Sunday 31st July 2016
quotequote all
surveyor said:
Countdown said:
Ms Birbalsingh has many admirers, people such as Toby Young and Michael Gove

http://www.spectator.co.uk/2016/03/i-have-seen-cla...

ian in lancs said:
In my experience, teachers, including lecturers, fall into three categories; the inspired educators with a calling that still I respect and admire and had a life changing influence, the low achievers that wouldn't amount to much in the real word and a host of mediocre academics that drift into education as an easy option. Unfortunately the latter two dominate the education system in the UK and result in bks like this letter. My wife and I have dealings with a couple of prestige universities and a three local colleges - I never cease to be amazed with the petty politics and administrative incompetence that would never be tolerated in business.

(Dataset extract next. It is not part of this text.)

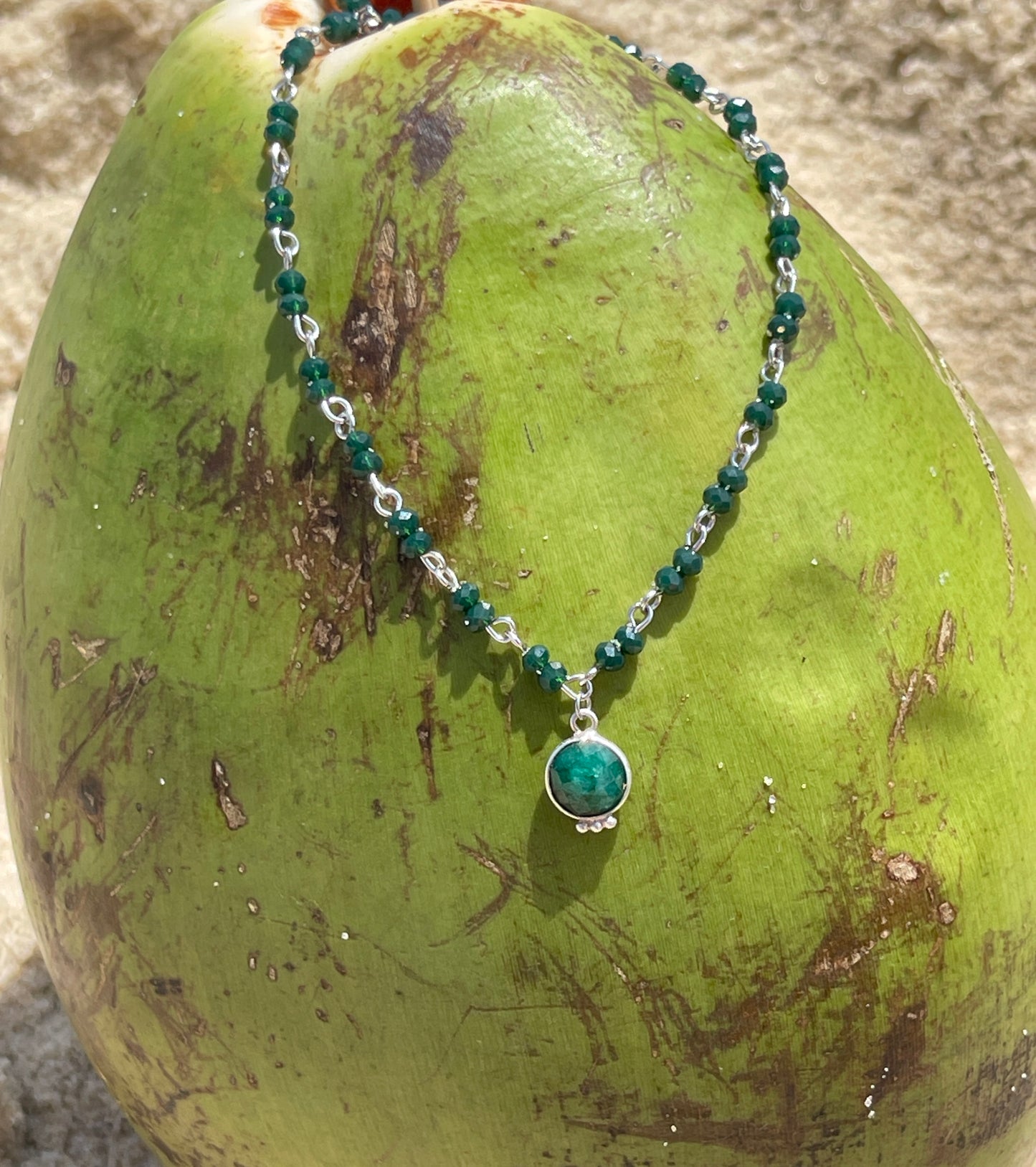 Coco Verde Necklace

Edited by ian in lancs on Saturday 30th July 08:27
I have to say your experience of teachers is different to mine. I've worked as an FD in setting up 2 Academies. The one thing that struck me was how dedicated the teachers were. It's not a role that you go into for money, there were at least 3 people I knew who had given up high-paid jobs in banking and IT to retrain as Teachers. The reason they did it was because they got far more job satisfaction in teaching. they cared about the kids, they wanted to help them get better qualifications and hopefully have more fulfilling lives. Both schools were inner city "failing" schools, kids from single parent families, who were lucky if their parents woke them up, got them changed into school uniform and fed them a decent breakfast before they sent them to school. It's quite a challenging and often scary environment to have to teach in. People (IME) don't "drift" into it because they're low achievers or whatever.
The fact that Gove is an admirer says it all......
All my four kids went to a local school. I'd put the ratio of dedicated to poor to be around 9:1. There was a group of timeservers who did enough and occasionally a bit more and another where they did their best but it wasn't really good enough. Together with the poor I'd put that lot at below 1/3rd.

On parents' evening the teachers would be informed, and helpful as well.

Gove being an admirer of this deluded self-publicist says it all to me as well, but all about Gove as well.


Turquoise

1,457 posts

97 months

Sunday 31st July 2016
quotequote all
Lessons are silent.
Class changeovers and corridors are silent.
And lunchtime detention, that's silent.

So a child that gets a detention may not actually speak to another child for the entire day?!?

I'm sorry but WTF?

greygoose

8,262 posts

195 months

Sunday 31st July 2016
quotequote all
Turquoise said:
Lessons are silent.
Class changeovers and corridors are silent.
And lunchtime detention, that's silent.

So a child that gets a detention may not actually speak to another child for the entire day?!?

I'm sorry but WTF?
Perhaps it is a Trappist school?!

zarjaz1991

3,480 posts

123 months

Sunday 31st July 2016
quotequote all
Turquoise said:
Lessons are silent.
Class changeovers and corridors are silent.
And lunchtime detention, that's silent.

So a child that gets a detention may not actually speak to another child for the entire day?!?

I'm sorry but WTF?
As I said earlier, it's child abuse.

The owners should be arrested.

They won't be though, because in the UK we think this is an acceptable way to treat our children.

Imagine doing this to an adult at work.....wouldn't stand up for five minutes. Yet it's ok to do it to children.

We haven't really moved on far from allowing adults to hit children with a wooden stick.